Organic Vineyard Fertilization: Soil Carbon and Nitrogen in Southern Brazil

In recent years, vineyard areas in organic production system have been increasing significatively, in both develop and developing nations. This trend aligns with the growing concerns of people and governments. They are increasingly worried about health issues and the environmental impact of conventional agriculture and horticulture. In contrast, agroecology and organic fertilization have the potential to offer safe products and promote carbon (C) sequestration in the soil.
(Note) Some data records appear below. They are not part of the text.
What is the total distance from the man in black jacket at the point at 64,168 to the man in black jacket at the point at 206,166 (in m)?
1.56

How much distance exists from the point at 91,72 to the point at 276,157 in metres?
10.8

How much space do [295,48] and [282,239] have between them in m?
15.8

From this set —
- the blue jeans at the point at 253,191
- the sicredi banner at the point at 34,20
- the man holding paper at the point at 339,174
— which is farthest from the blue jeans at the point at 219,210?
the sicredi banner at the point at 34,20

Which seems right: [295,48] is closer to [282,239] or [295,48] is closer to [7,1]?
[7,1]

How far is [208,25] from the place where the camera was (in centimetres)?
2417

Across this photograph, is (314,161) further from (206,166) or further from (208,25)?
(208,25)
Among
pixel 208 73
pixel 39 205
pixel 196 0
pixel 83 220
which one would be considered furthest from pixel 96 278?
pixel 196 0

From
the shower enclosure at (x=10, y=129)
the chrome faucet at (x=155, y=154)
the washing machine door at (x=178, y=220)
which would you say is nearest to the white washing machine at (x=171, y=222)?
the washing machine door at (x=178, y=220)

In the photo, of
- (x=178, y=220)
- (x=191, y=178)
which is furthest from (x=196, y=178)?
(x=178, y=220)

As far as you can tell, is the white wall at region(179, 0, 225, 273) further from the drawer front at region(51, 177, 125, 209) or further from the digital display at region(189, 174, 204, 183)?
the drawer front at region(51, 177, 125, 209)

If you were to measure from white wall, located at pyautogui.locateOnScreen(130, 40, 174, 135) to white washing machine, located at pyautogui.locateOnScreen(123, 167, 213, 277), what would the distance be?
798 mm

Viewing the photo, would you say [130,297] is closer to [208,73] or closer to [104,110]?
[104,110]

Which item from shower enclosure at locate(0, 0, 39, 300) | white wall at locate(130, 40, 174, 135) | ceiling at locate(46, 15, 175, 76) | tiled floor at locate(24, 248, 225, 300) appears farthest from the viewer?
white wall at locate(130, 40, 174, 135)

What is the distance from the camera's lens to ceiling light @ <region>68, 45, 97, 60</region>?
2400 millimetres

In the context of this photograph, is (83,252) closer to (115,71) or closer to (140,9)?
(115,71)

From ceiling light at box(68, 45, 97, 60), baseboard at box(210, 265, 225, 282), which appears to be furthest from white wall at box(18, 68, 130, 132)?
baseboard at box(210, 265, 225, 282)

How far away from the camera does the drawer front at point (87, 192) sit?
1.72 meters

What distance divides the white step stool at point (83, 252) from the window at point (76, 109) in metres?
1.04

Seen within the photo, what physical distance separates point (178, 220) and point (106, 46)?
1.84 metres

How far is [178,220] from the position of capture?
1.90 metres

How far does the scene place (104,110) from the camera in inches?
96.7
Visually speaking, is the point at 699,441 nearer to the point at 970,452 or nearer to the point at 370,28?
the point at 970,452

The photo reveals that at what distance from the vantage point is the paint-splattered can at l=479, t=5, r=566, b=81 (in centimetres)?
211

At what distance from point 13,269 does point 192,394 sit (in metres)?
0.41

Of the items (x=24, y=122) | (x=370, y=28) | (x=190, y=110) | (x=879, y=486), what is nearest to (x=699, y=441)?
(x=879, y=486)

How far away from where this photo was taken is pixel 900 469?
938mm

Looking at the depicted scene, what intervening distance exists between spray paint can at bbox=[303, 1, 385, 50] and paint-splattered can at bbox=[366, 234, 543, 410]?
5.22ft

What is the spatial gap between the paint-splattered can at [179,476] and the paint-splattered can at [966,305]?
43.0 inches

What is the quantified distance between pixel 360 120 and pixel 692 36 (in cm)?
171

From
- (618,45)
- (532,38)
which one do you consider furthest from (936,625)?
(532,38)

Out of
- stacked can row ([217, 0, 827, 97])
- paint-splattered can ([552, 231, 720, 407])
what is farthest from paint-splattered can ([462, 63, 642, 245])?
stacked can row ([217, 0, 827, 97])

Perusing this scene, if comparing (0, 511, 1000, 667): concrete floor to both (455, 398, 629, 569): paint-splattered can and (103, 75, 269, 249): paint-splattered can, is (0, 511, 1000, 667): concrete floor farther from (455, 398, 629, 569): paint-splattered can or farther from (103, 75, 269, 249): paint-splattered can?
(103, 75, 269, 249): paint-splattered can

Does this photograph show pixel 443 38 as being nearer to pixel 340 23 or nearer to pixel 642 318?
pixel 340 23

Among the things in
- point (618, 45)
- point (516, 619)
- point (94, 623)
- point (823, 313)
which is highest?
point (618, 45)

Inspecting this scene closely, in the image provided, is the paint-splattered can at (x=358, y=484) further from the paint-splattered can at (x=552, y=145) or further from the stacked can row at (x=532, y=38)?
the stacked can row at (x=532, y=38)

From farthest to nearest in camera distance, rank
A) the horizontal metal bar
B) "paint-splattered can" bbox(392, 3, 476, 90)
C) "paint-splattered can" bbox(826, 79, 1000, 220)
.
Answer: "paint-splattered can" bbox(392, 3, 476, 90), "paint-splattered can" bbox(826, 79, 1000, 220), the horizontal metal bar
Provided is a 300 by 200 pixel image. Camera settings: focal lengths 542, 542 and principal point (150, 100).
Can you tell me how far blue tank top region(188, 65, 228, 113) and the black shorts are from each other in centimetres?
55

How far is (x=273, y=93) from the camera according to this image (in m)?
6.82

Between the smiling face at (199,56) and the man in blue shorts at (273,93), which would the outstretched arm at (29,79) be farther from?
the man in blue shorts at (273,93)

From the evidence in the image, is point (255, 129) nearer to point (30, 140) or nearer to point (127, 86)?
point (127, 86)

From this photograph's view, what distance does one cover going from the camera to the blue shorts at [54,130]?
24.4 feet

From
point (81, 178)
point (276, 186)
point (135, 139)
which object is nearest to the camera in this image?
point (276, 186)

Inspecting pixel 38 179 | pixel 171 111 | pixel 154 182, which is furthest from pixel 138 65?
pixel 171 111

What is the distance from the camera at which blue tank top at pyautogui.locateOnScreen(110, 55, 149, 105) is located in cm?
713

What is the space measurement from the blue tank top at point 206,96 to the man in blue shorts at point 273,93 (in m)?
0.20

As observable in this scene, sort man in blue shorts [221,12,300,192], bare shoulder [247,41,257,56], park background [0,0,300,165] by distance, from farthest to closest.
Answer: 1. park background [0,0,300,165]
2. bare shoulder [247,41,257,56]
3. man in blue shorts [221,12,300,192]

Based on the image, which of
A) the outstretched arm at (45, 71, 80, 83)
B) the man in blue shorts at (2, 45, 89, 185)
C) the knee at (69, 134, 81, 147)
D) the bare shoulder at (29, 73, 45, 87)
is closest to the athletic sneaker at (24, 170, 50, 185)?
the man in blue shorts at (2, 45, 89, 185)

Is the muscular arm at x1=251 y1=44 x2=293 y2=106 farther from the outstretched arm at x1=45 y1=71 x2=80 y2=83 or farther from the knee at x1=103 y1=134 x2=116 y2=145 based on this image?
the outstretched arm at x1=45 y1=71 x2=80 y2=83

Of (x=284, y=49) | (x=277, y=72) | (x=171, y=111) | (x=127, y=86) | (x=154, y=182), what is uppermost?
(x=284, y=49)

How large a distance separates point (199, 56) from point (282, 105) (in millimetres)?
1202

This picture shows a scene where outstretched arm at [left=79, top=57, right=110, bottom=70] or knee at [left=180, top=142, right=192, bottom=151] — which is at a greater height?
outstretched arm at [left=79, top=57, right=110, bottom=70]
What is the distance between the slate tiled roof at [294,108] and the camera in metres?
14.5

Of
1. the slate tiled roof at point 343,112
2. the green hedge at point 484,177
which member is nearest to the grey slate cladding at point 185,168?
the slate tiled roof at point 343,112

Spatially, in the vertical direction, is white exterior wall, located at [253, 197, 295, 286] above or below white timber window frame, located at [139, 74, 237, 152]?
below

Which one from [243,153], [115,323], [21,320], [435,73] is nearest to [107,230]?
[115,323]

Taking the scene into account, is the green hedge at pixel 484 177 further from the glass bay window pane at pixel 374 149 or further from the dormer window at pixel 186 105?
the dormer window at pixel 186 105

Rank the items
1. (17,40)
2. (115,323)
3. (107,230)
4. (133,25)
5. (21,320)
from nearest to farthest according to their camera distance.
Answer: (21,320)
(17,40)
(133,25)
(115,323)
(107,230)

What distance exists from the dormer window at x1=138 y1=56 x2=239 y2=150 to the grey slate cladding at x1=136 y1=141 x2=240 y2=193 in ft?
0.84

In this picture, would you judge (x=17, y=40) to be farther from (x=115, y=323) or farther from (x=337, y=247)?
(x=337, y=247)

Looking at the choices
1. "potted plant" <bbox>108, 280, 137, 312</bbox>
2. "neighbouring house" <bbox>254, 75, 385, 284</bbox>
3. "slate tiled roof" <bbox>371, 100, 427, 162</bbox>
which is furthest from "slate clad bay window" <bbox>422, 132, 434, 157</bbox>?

The latter benefit is also a crucial strategy to mitigate the climate effects of greenhouse gas emissions. This aligns with the UN's guidelines for carbon-neutral production systems However, in vineyard agroecosystems, there is limited technical information about the impact of organic fertilizers and plant CO₂ fixation on carbon levels. This is especially true in subtropical climates. Therefore, this research aimed to evaluate how different fertilization systems affect soil organic carbon (SOC) and soil organic nitrogen (SON). An experiment was set up in a commercial organic vineyard with two different cultivars: ‘Isabella’ (Vitis labrusca x V. vinifera) and ‘Chardonnay’ (V. vinifera), in Veranópolis (Cfa climate), in Southern Brazil. The soil in the experiment was classified as Cambisol (WRB). Since 2020, the following fertilization systems have been applied yearly: no fertilization (T), grape pomace vermicompost (GPV), grape pomace compost (GPC), GPV plus mineral fertilizers (GPV+MF), GPC plus mineral fertilizers (GPC+MF), and mineral fertilizers only (MF). The organic fertilizers were applied in the dose of 40 kg of N ha^-1, on the surface beneath grapevine canopies. The mineral fertilizers consisted of natural phosphate and potassium sulphate, in the doses of 160 and 100 kg ha^-1 of P₂O₅ and K₂O, respectively. In 2023, soil samples were collected from 0 to 5, 5 to 10, 10 to 20 and 20 to 40 cm layers, at bud burst (August), and analyzed for SOC and SON, via combustion followed by gas chromatography. No fertilization system increased SOC or SON in layers up until 20 cm deep after three years of treatment. In 20 to 40 cm layer, there was variability among treatments; however, that is probably main to natural variation. Mean C:N ratio of soil organic matter was 12,0. In light of this, we suggest the evaluation of SOC and SON after a longer period of treatment application, since their low increase in humid subtropical regions, which presents hot and wet summers.